Задания:
• A. Выпиши из воспоминаний о походах в театр все подробности, которыми описан мамин футляр для туфель.
• B. Допиши, что было дальше в воспоминаниях о походах в театр, начиная сразу после последней фразы.

Великая сила искусства

Искусство принадлежит народу, - так было написано над верхними ярусами в театре Оперы и балета в родном Улан-Удэ. И подписано: ВИЛЕНИН. Виленин, он же Дедушка Ленин,  вообще много чего написал. Книг его авторства было издано немеряно. Плакаты с его цитатами висели повсюду. Многое на плакатах было откровенным враньем. Но искусство было воистину доступно, и в этом смысле - точно принадлежало народу.
 
Моя мама ни разу не пожаловалась, что билеты в театр были дороги, а мы не могли пойти на какой-то спектакль из-за дороговизны. Если не ходили, то только потому, что в этот день не хотели или кто-то приболевал. А уж когда ходили, то наряжались по-театральному и обязательно переобувались в красивые изящные туфли, которые моя мама носила в театр в специальной сумочке для обуви - в футляре коричневой кожи с кожаной ручкой-петлей и с замком-молнией, расположенным по центру. В этом футляре хранились мамины перламутровые французские туфли на высокой шпильке. Красоты неземной. Изящества запредельного. Со всеми мифами и фантазиями о зарубежной французской жизни. В чем носили и как выглядела моя "сменка", я не помню, да это и неважно.

Исходный материал:

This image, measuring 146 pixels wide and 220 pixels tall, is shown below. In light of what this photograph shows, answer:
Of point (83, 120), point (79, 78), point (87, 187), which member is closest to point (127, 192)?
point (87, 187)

Ответы к заданиям:
• A.
- коричневая кожа
- кожаная ручка-петля
- замок-молния, расположенный по центру

• B.
Важно было то, что в театре все переобувались, сдавали шубы, пальто, куртки и вынужденно-сезонную обувь в гардероб, получали за отдельную плату - кто хотел и кто мог - театральные бинокли и спешили занять места согласно купленным билетам , чтобы окунуться в волшебство представления. Каким же контрастом  было первое посещение театра в Америке, где публика не только не переобувается, но вообще может пройти в зал в верхней одежде.
 
Искусство моего детства в тех краях, где оно водилось, принадлежало народу потому, скорей всего, что денег у этого народа было мало, да и те, что были, тратить было особо не на что по причине тотального дефицита эпохи развитого социализма: жильё было бесплатным, а потому абсолютно недостижимым, автомобиль купить могли единицы, поездки в отпуск "на Запад", а так у нас в Сибири называлась европейская часть СССР, были неприступно дороги, а отдых "на Юге" практически недоступен: нужна была путевка или курсовка, которые стоили денег, да ещё и авиа билет из Улан-Удэ в Москву  стоил 86 рублей на одного человека, вот не помню, в один конец или с возвратом, а поездка на поезде только до Москвы хоть и обходилась втрое дешевле, чем авиабилет, но занимала четверо с половиной суток, а оттуда ещё сутки или двое до Крыма или до Одессы. В дороге приходилось чем-то питаться, и за немалые деньги, конечно, после того, как была с"едена последняя холодная курица, взятая из дома. Хорошая зарплата высокооплачиваемого инженера при этом была вокруг двухсот рублей в месяц. Вот и считайте сами. Но мы с мамой в отпуск на море-таки ездили. Несколько раз. И всегда это было прекрасно.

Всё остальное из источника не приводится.